• _Text to read_
/---

8. A method of manufacturing a display screen according to claim 7, wherein
said dot shape is rectangular or circular.
9. A method of manufacturing a display screen according to claim 7, wherein
said average particle diameter of said fine pigment particles is within a
range of 0.01 to 0.15 .mu.m.
10. A method of manufacturing a display screen according to claim 7,
wherein a thickness of said fine pigment particle layer is within a range
of 0.01 to 0.5 .mu.m.
11. A method of manufacturing a display screen according to claim 7,
wherein said fine pigment particles is of a type selected from the group
consisting of black pigment particles and color pigment particles.
Description
BACKGROUND OF THE INVENTION
1. Field of the Invention
The present invention relates to a display screen used in a display
apparatus such as a color image receiving tube, and a method of
manufacturing such a display screen.
2. Description of the Related Art
On the inner surface of the face plate of a cathode ray tube or a color
image receiving apparatus, dot-shaped or striped phosphor layers emitted
light colored in red, blue and green are formed. As electron beams collide
with these phosphor films, the phosphor films emit light, thus displaying
an image. In order to enhance the contrast and the color purity of the
display apparatus, there have conventionally been attempts to improve the
phosphor layer. For example, there has been proposed a filter-applied
phosphor layer having a structure in which a pigment layer of the same
color as the emitting color of the phosphor layer is provided between the
face plate and the phosphor layer. With this structure, of the external
light made incident, the green and blue light components are absorbed by a
red pigment film, the green and red light components are absorbed by a
blue pigment film, and the blue and red light components are absorbed by a
green pigment film. With use of filter-applied phosphor films, the
contrast and the color purity of the display apparatus can be enhanced.
As the panel substrate on which phosphor layers are formed, a so-called
tint panel or dark tint panel having a light transmittance lower than that
of the conventional type of glass panel is conventionally formed, for the
purpose of attenuating the external light reflecting components and
enhancing the contrast ratio. The filter of such a filter-applied phosphor
layer has a function of attenuating the external light reflection
components, and therefore it is expected that the filter-applied phosphor
layer can be applied to a face plate having a good light transmittance.
Such a filter-applied phosphor layer is disclosed in, for example, Jan.
Pat. Appln. KOKAI Publication No. 5-275008. However, in the case where
such a filter-applied phosphor layer is actually applied to a face plate
having a high light transmittance, a new problem occurs. That is, the
black matrix does not exhibit a sufficient blackness due to the irregular
reflection on the surfaces of particles which are constituents of the
black matrix.
The black matrix is usually formed of graphite particles having an average
particle diameter of about 0.5 .mu.m. The formation of the black matrix is
carried out generally in the following manner. That is, a resist layer is
formed at a position corresponding to each color of the inner surface of a
panel, and a dispersion solution of graphite particles is applied on the
entire surface including the resist layer, followed by drying, and the
applied graphite pigment particle layer is removed along with the resist
layer.
SUMMARY OF THE INVENTION
The first object of the present invention is to provide a display screen
having a good contrast, a high color purity and a high brightness, by
forming a black matrix capable of achieving a sufficient blackness.

\---

Continue the patent text on display screens above, starting right after its final sentence.

Stored records:
/---

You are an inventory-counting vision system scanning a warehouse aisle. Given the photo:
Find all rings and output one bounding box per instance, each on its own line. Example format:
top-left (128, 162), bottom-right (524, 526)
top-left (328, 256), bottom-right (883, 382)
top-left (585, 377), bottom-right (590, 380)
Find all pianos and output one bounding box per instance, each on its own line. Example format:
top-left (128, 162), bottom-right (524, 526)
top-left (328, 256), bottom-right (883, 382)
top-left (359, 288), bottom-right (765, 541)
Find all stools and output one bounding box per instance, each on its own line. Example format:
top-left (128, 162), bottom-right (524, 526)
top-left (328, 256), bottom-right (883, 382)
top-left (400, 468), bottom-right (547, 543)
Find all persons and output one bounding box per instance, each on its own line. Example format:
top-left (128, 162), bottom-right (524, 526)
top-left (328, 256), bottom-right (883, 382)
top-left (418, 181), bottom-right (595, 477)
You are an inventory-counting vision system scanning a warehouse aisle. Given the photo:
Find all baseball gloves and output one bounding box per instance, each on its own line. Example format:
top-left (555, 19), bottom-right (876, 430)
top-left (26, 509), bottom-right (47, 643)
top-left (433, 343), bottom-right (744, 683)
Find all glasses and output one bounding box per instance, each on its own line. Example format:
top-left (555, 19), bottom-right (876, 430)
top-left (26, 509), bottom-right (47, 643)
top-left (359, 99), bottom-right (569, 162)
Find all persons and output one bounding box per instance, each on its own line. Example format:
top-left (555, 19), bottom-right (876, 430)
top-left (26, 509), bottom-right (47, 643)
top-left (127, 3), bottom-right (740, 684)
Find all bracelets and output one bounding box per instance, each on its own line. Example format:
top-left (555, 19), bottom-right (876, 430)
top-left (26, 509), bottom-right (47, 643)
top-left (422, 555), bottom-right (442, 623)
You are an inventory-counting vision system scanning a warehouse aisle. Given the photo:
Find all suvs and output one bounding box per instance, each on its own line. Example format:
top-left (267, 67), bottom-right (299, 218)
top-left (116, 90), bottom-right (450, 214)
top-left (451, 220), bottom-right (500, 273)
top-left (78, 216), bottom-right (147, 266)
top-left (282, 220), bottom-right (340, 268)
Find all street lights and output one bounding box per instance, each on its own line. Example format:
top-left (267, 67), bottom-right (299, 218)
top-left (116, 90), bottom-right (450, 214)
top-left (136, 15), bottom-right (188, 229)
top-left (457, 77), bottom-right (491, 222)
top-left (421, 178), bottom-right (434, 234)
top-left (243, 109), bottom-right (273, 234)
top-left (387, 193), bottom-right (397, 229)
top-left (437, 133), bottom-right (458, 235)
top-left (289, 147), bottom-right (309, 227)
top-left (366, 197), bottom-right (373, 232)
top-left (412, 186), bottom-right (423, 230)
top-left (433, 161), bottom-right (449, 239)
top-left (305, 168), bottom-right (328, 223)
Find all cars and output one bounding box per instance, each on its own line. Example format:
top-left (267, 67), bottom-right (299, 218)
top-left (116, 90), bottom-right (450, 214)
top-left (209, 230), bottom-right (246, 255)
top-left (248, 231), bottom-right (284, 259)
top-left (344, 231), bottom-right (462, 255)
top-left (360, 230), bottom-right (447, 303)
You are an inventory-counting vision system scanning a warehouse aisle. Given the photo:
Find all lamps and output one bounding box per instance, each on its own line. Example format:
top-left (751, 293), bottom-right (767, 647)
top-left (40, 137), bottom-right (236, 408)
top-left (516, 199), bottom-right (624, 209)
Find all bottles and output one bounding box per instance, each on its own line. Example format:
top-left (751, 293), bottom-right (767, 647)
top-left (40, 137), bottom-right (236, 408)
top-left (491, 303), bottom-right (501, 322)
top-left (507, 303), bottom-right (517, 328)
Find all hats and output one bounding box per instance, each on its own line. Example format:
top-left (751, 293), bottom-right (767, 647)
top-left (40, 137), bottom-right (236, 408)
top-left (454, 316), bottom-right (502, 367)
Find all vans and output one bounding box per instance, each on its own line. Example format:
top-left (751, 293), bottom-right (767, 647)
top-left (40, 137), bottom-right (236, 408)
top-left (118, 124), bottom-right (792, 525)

\---

• _Response_
The second object of the present invention is to provide a method of
manufacturing a display screen having a good contrast, a high color purity
and a high brightness, by forming a black matrix capable of achieving a
sufficient blackness.
According to the first aspect of the present invention, there is provided a
display screen having a multilayer structure consisting of a substrate, a
fine pigment particle layer containing fine pigment particles having an
average diameter of 0.005 to 0.2 .mu.m, formed on the substrate and having
a plurality of holes of a dot shape or a stripe shape, and a black pigment
layer containing black pigment particles having an average particle
diameter of 0.2 to 5 .mu.m and formed on the fine pigment particle layer.
According to the second aspect of the present invention, there is provided
a method of manufacturing a display screen, comprising the steps of:
forming a resist film by applying a resist on a substrate, followed by
drying; forming a resist layer in a shape of a plurality of dots or
stripes, by patterning the resist film; forming a fine pigment particle
layer by applying a solution containing fine pigment particles having an
average diameter of 0.005 to 0.2 .mu.m, followed by drying; forming a
multilayer structure of the fine pigment particle layer and a black
pigment layer by applying a black pigment solution containing black
pigment particles having an average diameter of 0.2 to 5 .mu.m, on the
fine pigment particle layer, followed by drying; and forming a plurality
of dot- or stripe-shaped holes in the multilayer structure by applying a
resist dissolving agent on the multilayer structure so as to dissolve the
resist layer and peel the multilayer structure off the resist layer.
According to the present invention, a fine pigment particle layer is
provided between a black pigment layer of ordinary-sized particles, so as
to prevent irregular reflection of external light, or internal reflection,
thus achieving a black matrix having a sufficiently black color. The black
matrix, when it exhibits a sufficiently black color, has a high light
absorbing effect, thereby achieving a display screen having a high
contrast.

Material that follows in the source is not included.